Judicious punishment, ‘twas this flesh begot
Those pelican daughters. (3.4.69-74, emphasis mine)
Young pelicans were thought to feed on their mother’s blood, from wounds they had made, introducing the idea of cannibalism – and by implication incest – to the play. ‘Flesh’ and ‘begot’ uses the same carnal language as in Pericles: it recalls both ‘I am no viper, yet I feed / On mother’s flesh which did me breed’ and ‘thou that beget’st him that did thee beget’ (1.107-8, 21.182). The metaphor of cannibalism and incest is so striking in these plays because both hunger and sexuality are those basic instincts we understand, through the writings of theorists from Hobbes to Freud, are the root of human nature.

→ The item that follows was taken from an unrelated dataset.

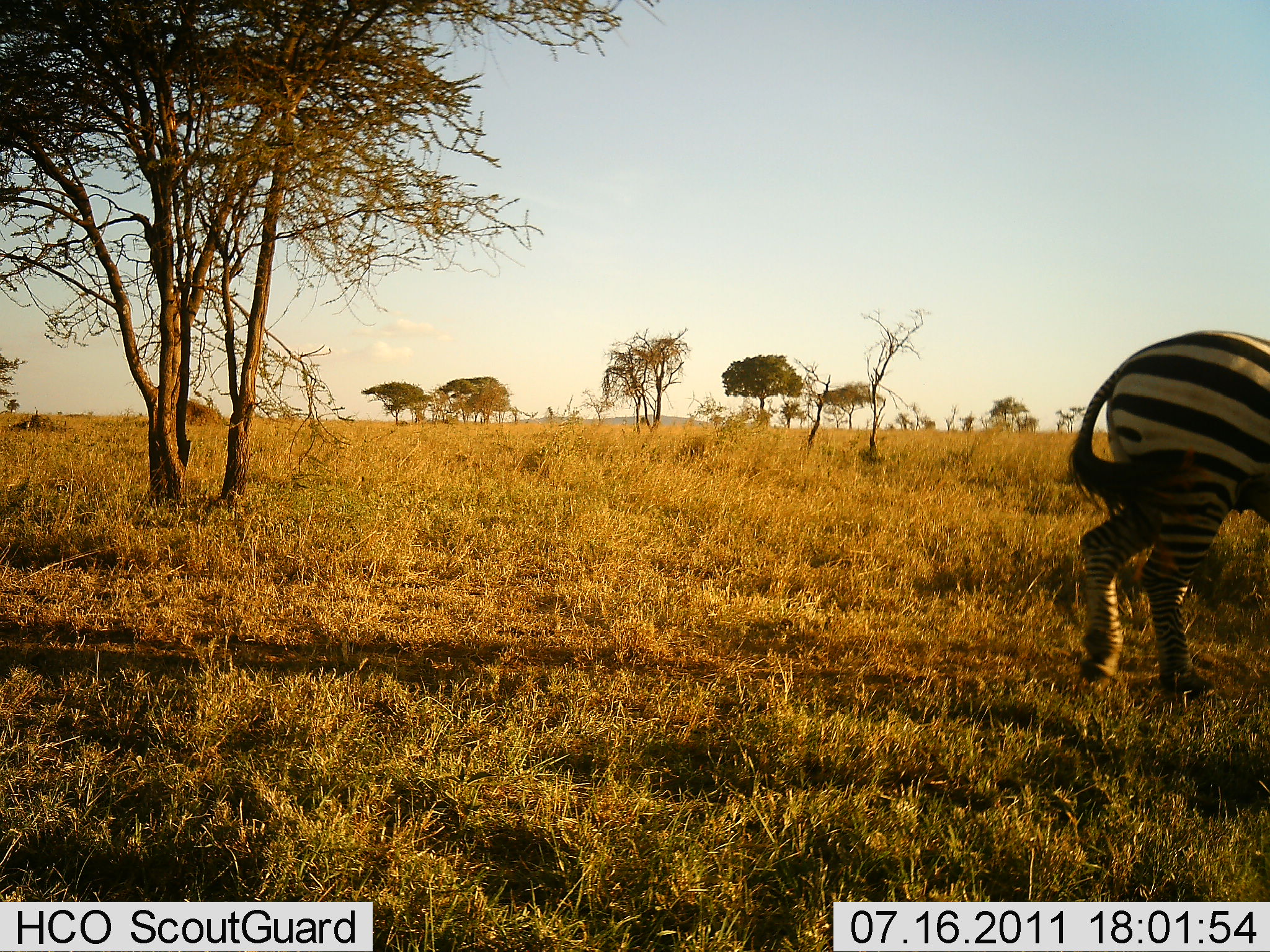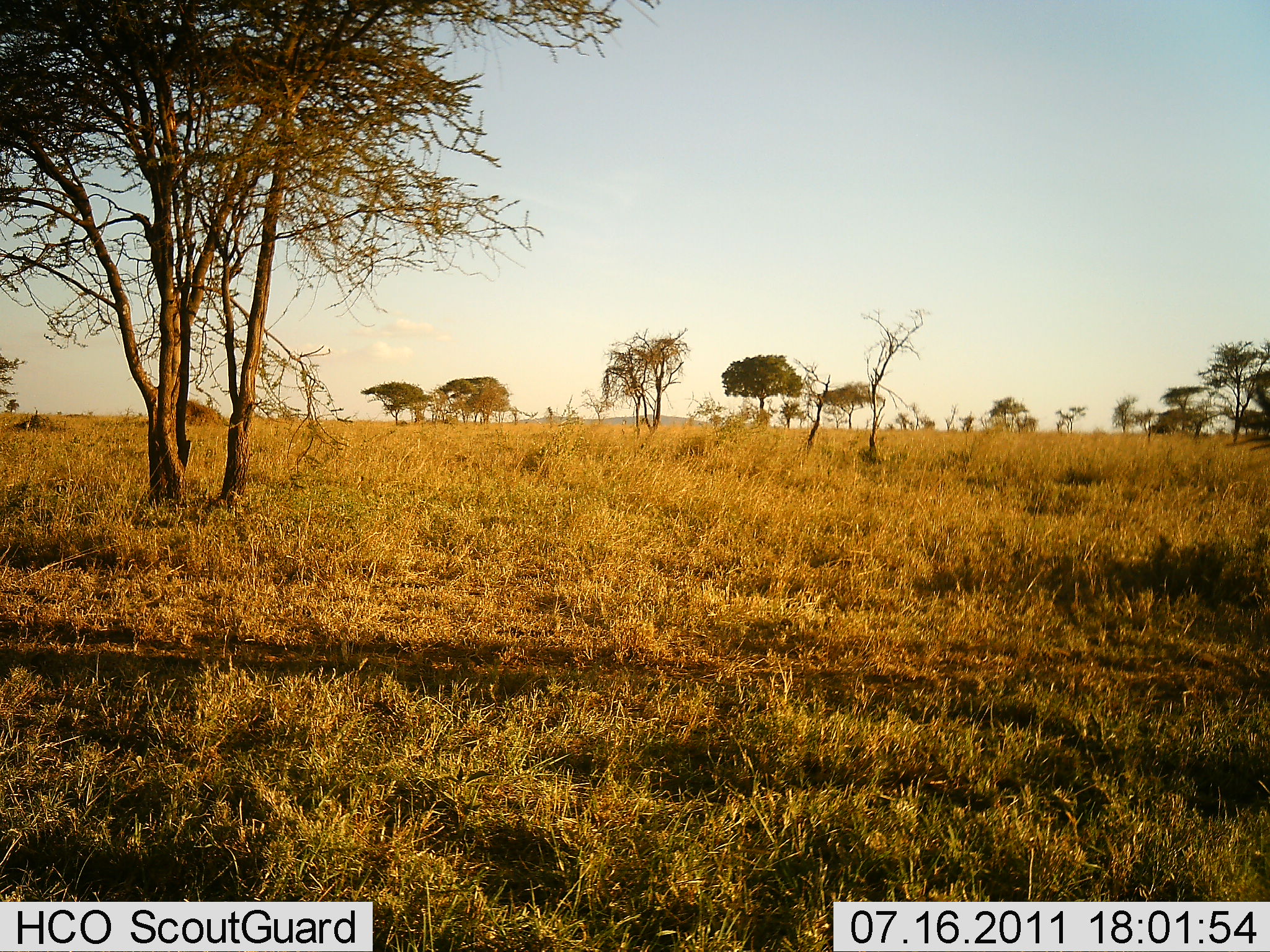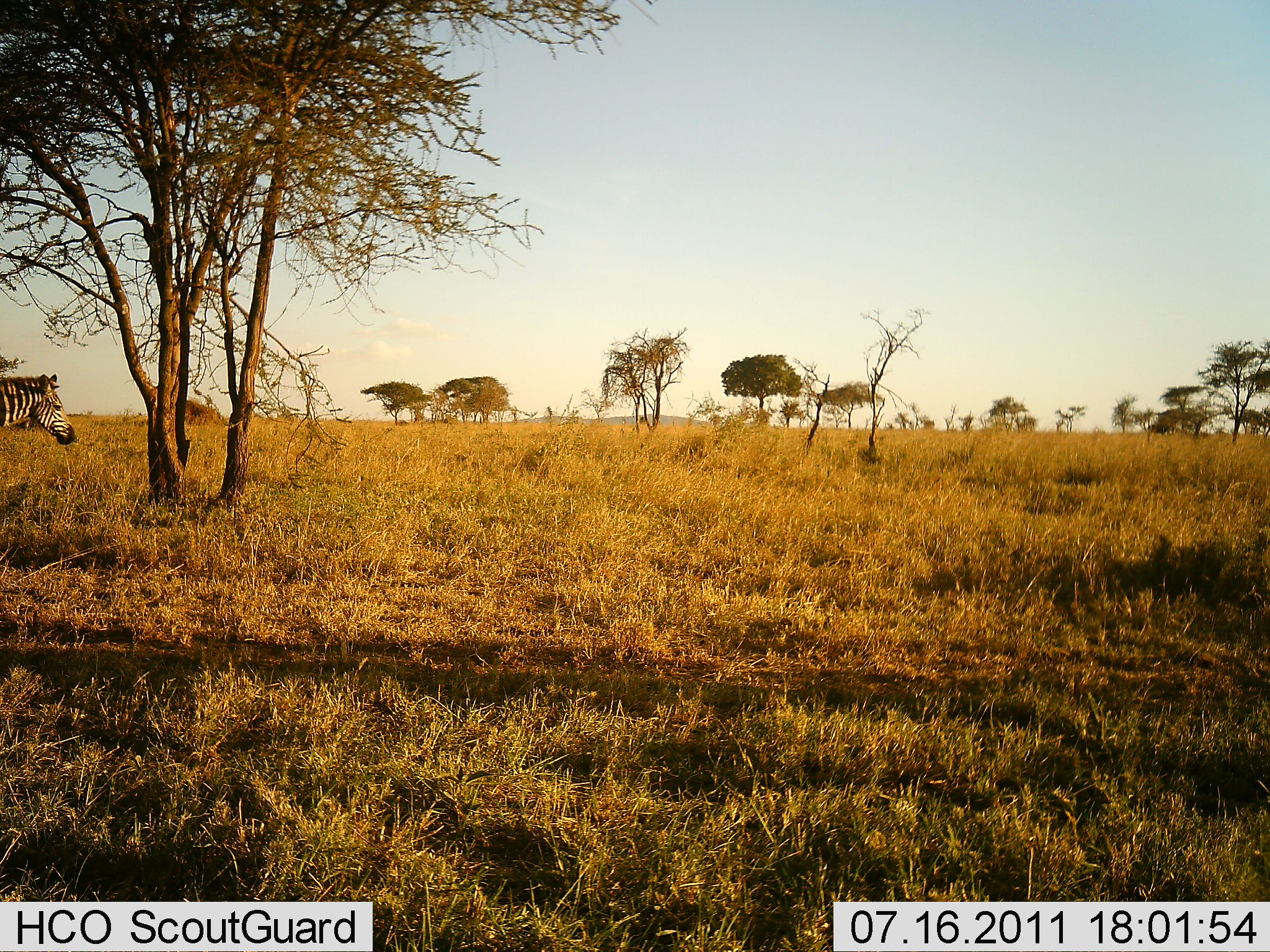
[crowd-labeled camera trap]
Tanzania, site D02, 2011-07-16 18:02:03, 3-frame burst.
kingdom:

The disconcerting truth is that in these plays Shakespeare’s heroes are all kings who stand at the apex of their civilisation. King Lear’s speech is reduced to the language of animals at the climax of the play when he realises that his selfish desires have led to his daughter’s death. Having accused his daughters of being pelicans, it is he who becomes animal. King Antiochus also lowers himself from kingship to the level of uncivilised animals by committing incest. In these two plays, the whole premise of society, as depending on good will, self-restraint and the social contract, is thus deemed nothing more than a house of cards which can come crashing down. The incest theme in both texts portrays a profoundly disturbing social disharmony, where kings commit murder, incest, violate the structures of society and debase themselves to the laws of animals.

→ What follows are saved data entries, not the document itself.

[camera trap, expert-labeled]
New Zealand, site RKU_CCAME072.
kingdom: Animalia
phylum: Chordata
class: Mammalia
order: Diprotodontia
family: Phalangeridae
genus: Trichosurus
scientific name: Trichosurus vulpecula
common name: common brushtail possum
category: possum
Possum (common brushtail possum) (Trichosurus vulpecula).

This view of degeneration and conflict is clearly incompatible with a notion of the late plays as being transcendental or sublime. On the surface, all ends in Pericles are tied up but, as I have argued, Pericles’ internal conflicts are not necessarily resolved. As Jeanie Moor has written, ‘Pericles knows the wrong answer, but never discovers the right one’ (38). The question of genre is likewise unresolved. In Romance into Tragedy, Jones argues that the first Quarto text, the History, is in fact ‘riddled with romance’: for him, the Quarto Cordelia is in all appearances a romance heroine, like Marina, not a tragic heroine, and thus, as has been felt for centuries of criticism, there is something uneasy about her tragic death. If we see the History as a proto-romance, which Shakespeare recognised and then deliberately cut up and transformed into the Tragedy, Cordelia’s death, according to John Jones, shows a breach in the same romance conventions that characterise his ‘late style’: ‘Romance heroines can ‘die’ like Imogen for taking a wonder drug, or they can ‘die’ like Hermione by becoming a statue. But they cannot die’ (210). The crux of the tragedy is how Edmund realises the truth of his own nature and repents for his wickedness, but it is too late: ‘I pant for life. Some good I mean to do, / Despite of mine own nature...’ (5.3.217-18). Thus the play almost ends blissfully, but is ultimately tragic. Even so, it is folly to apply distinct characteristics or categories of genre to these plays, because they contain too many contradictions. As Arpad Pauncz has noticed, even in the utter despair of Lear there is a glimpse of something sublime: ‘Lear reaches the depths of human despair and endurance until he finds his peace in death as a ‘smug bridegroom’ in blessed union with his youngest daughter as the bride (81).